What stood out in his presentation is that Beijing does not interpret globalization in a Western, turbo-neoliberal sense.
There are indeed benefits. They also do mask the plunder of the developing world's resources via stealth "international laws" and (now dead in the water) trade agreements such as the Transatlantic Trade and Investment Partnership (TTIP) or the Trans-Pacific Partnership (TPP), mostly for the benefit of the West's 0.01%, who then become alarmed by "inequality."
Xi instead is promoting the notion of serial win-win deals; and that's why his positioning is essentially the ultimate glorious pitch for the New Silk Road, a.k.a. One Belt, One Road (Obor) project, largely featured in the last part of his speech.
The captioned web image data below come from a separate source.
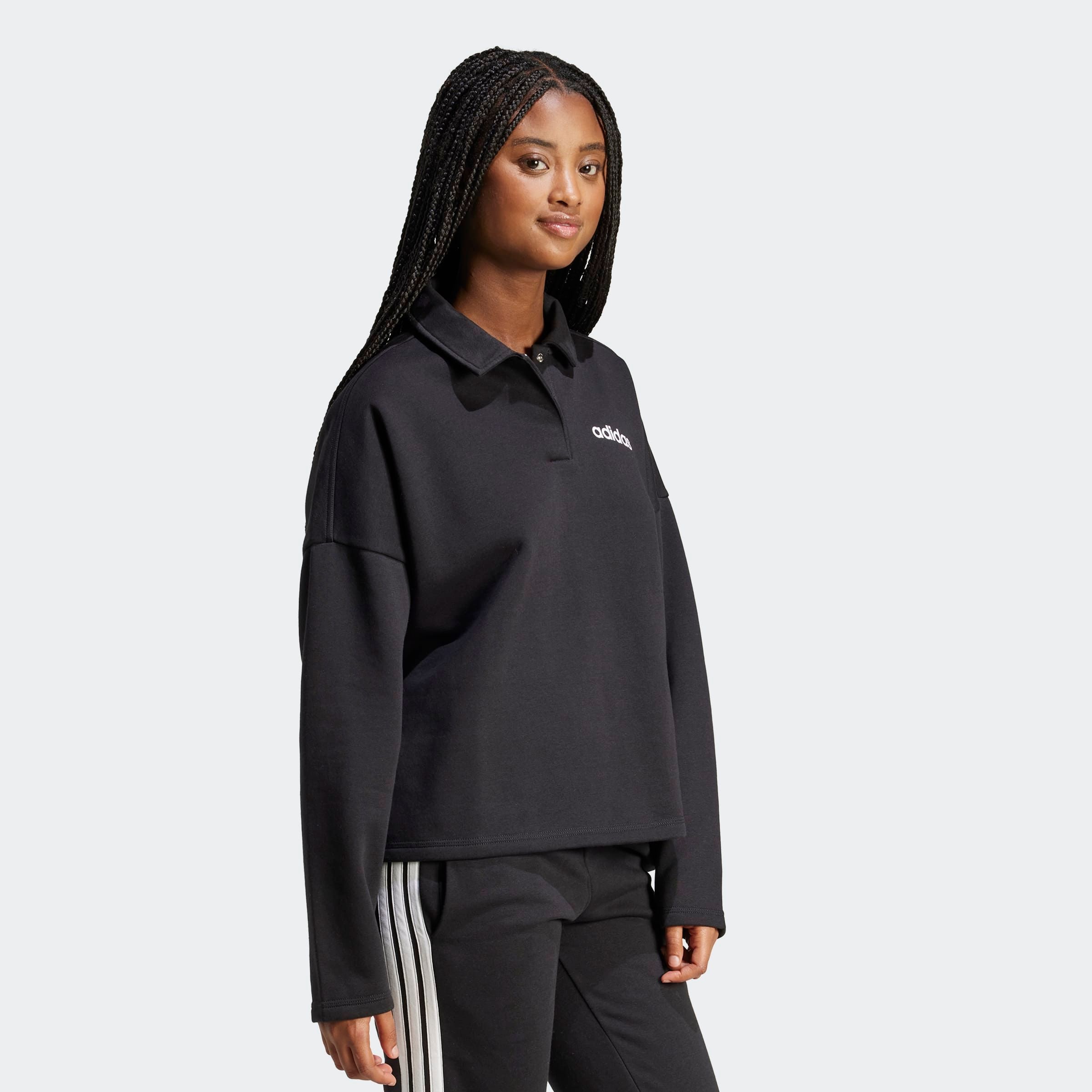 adidas Sportswear Sweatshirt »W LIN FL POLO«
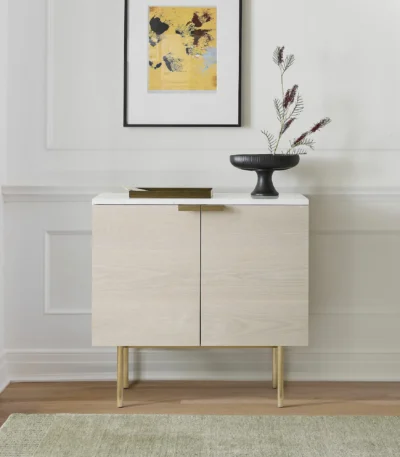 خزانة ديلفين ,سطح رخامي صلب ,تصميم عملي ,لمسة أنيقة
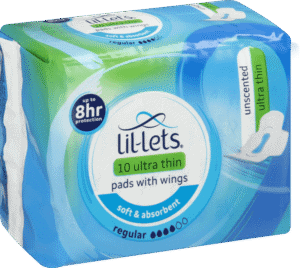 Lil-lets ULTRA Regular Pads 10s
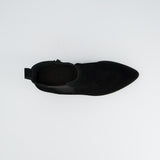 Paul Green Soft Suede Black Støvle 8271-020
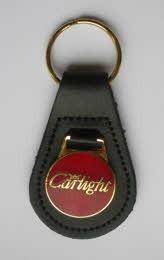 Key fobs 14.00 (post free) Burgundy enamel on gilt backing and genuine leather backflap.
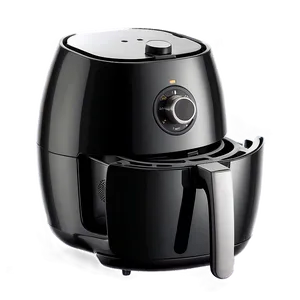 Air Fryer With Timer Function PNG 65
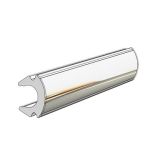 Taco Rub Rail Insert Flexible Chrome 80-small image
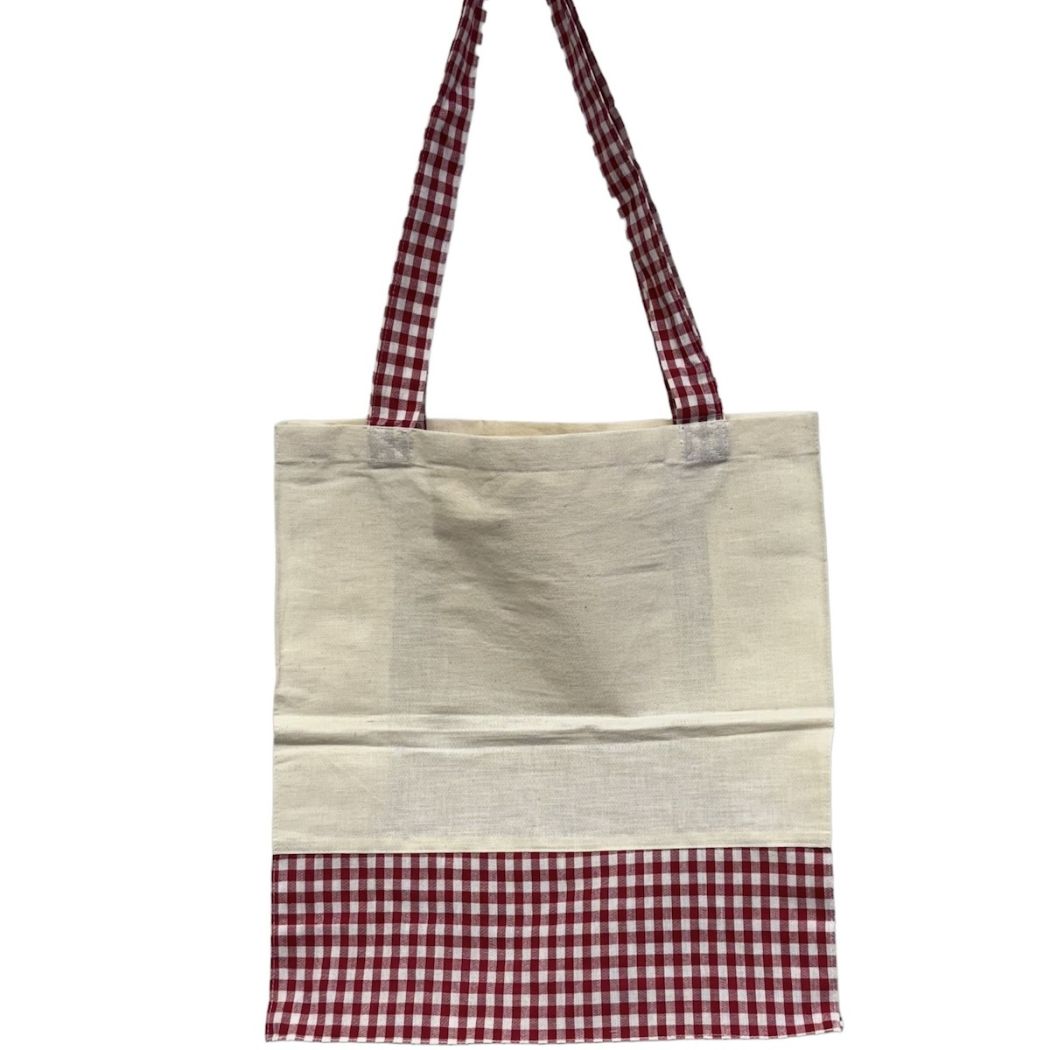 Picture of venice gingham tote bag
Everyone knows about Obor as an essential tool to tweak the Chinese model; develop the Chinese Far West; open an array of Eurasian markets; promote the internationalization of the yuan; and of course consolidate a major geopolitical shift, not least by neutralizing most of the Obama/Clinton "pivot to Asia."
So when we get the concerted firepower of the Asian Infrastructure Investment Bank (AIIB); the Silk Road Fund; and the New Development Bank (NDB) under Brics (Brazil, Russia, India, China and South Africa), we have enough capital to generate generous financing for an infrastructure bonanza from China, across Central Asia, and all the way to Western Europe and Eastern Africa.
Only in Kazakhstan, for instance, there are more than 50 deals valued at over US$20 billion in effect. The new peace in Syria negotiations -- Russia, Iran and Turkey -- will take place in Astana, not Geneva. Kazakhstan represents the intersection of the New Silk Roads and the Eurasia Economic Union (EEU). Russia and China are luring Iran -- and later on Turkey -- into the Shanghai Cooperation Organization (SCO) fold. Syria, pacified and rebuilt, will be a key plank of Obor. It's all interlinked.
So what China is proposing has nothing to do with deglobalization. It's rather about "localization."
But trade deals never die. With the death of TPP, Xi had to extol the merits of the pan-Asian Regional Comprehensive Economic Partnership (RCEP), which excludes the US but crucially merges all of the Association of Southeast Asian Nations members with everyone ASEAN has trade deals with; China, India, Japan, South Korea, Australia and New Zealand.
RCEP will be a boon for manufacturing within the vastly complex and broader supply chain across Asia, smashing tariffs across the board. That will include China-India trade. Yet it remains to be seen how Prime Minister Narendra Modi's Make in India campaign will cope with opening up its markets to Chinese imports.
And, of course, Xi had to refer to the yuan question. The yuan is currently overvalued. The People's Bank of China does not want it to slide down even further; its priority is a stable exchange rate -- to stabilize trade. Still, Danske Bank strategist Allen von Mehren, who's usually spot on, predicts the yuan falling to 7.26 to the US dollar by the end of September.
Somebody's got to explain all this to Trump, implications included. It won't be Scaramucci. Not to mention Peter Navarro, Wilbur Ross, "Mad Dog" Mattis or Michael Flynn. It has to be global helmsman Xi in person.